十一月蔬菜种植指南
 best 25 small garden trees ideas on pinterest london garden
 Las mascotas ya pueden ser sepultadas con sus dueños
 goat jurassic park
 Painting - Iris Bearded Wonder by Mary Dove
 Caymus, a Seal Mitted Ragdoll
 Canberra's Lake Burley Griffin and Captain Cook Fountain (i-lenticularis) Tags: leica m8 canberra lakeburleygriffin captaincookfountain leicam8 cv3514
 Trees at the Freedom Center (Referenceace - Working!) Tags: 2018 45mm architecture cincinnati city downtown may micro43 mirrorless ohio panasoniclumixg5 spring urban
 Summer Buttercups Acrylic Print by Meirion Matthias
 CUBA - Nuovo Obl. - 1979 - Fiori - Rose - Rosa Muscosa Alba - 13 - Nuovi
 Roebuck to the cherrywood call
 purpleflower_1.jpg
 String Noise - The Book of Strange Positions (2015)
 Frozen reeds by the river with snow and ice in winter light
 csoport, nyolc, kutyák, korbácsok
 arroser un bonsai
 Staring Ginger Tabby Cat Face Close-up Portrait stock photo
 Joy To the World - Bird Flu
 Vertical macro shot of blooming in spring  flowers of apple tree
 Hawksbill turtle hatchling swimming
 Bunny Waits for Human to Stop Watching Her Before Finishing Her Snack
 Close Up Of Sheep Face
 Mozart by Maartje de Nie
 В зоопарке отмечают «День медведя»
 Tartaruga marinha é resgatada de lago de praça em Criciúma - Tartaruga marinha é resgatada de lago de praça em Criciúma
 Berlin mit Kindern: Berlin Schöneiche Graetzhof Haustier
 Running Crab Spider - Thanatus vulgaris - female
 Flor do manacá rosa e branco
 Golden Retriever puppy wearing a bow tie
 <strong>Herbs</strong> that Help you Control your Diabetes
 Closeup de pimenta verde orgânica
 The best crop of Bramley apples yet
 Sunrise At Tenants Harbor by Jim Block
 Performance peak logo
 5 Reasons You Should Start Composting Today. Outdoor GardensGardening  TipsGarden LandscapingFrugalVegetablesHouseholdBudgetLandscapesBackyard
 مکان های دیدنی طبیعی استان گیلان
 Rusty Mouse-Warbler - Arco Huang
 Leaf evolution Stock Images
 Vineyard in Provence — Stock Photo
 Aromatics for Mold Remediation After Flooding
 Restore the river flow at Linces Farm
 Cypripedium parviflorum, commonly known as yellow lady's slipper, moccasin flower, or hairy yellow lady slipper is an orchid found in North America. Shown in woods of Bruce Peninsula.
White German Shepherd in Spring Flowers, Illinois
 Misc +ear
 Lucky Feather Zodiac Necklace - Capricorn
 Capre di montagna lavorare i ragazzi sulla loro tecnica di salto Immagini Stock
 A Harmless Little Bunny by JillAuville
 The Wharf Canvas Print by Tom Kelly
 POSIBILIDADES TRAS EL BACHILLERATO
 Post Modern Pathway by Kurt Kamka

··········

> **Instructions for the task**: Word for word, copy out all the data given above.

> **Result**:
十一月蔬菜种植指南
 best 25 small garden trees ideas on pinterest london garden
 Las mascotas ya pueden ser sepultadas con sus dueños
 goat jurassic park
 Painting - Iris Bearded Wonder by Mary Dove
 Caymus, a Seal Mitted Ragdoll
 Canberra's Lake Burley Griffin and Captain Cook Fountain (i-lenticularis) Tags: leica m8 canberra lakeburleygriffin captaincookfountain leicam8 cv3514
 Trees at the Freedom Center (Referenceace - Working!) Tags: 2018 45mm architecture cincinnati city downtown may micro43 mirrorless ohio panasoniclumixg5 spring urban
 Summer Buttercups Acrylic Print by Meirion Matthias
 CUBA - Nuovo Obl. - 1979 - Fiori - Rose - Rosa Muscosa Alba - 13 - Nuovi
 Roebuck to the cherrywood call
 purpleflower_1.jpg
 String Noise - The Book of Strange Positions (2015)
 Frozen reeds by the river with snow and ice in winter light
 csoport, nyolc, kutyák, korbácsok
 arroser un bonsai
 Staring Ginger Tabby Cat Face Close-up Portrait stock photo
 Joy To the World - Bird Flu
 Vertical macro shot of blooming in spring  flowers of apple tree
 Hawksbill turtle hatchling swimming
 Bunny Waits for Human to Stop Watching Her Before Finishing Her Snack
 Close Up Of Sheep Face
 Mozart by Maartje de Nie
 В зоопарке отмечают «День медведя»
 Tartaruga marinha é resgatada de lago de praça em Criciúma - Tartaruga marinha é resgatada de lago de praça em Criciúma
 Berlin mit Kindern: Berlin Schöneiche Graetzhof Haustier
 Running Crab Spider - Thanatus vulgaris - female
 Flor do manacá rosa e branco
 Golden Retriever puppy wearing a bow tie
 <strong>Herbs</strong> that Help you Control your Diabetes
 Closeup de pimenta verde orgânica
 The best crop of Bramley apples yet
 Sunrise At Tenants Harbor by Jim Block
 Performance peak logo
 5 Reasons You Should Start Composting Today. Outdoor GardensGardening  TipsGarden LandscapingFrugalVegetablesHouseholdBudgetLandscapesBackyard
 مکان های دیدنی طبیعی استان گیلان
 Rusty Mouse-Warbler - Arco Huang
 Leaf evolution Stock Images
 Vineyard in Provence — Stock Photo
 Aromatics for Mold Remediation After Flooding
 Restore the river flow at Linces Farm
 Cypripedium parviflorum, commonly known as yellow lady's slipper, moccasin flower, or hairy yellow lady slipper is an orchid found in North America. Shown in woods of Bruce Peninsula.
White German Shepherd in Spring Flowers, Illinois
 Misc +ear
 Lucky Feather Zodiac Necklace - Capricorn
 Capre di montagna lavorare i ragazzi sulla loro tecnica di salto Immagini Stock
 A Harmless Little Bunny by JillAuville
 The Wharf Canvas Print by Tom Kelly
 POSIBILIDADES TRAS EL BACHILLERATO
 Post Modern Pathway by Kurt Kamka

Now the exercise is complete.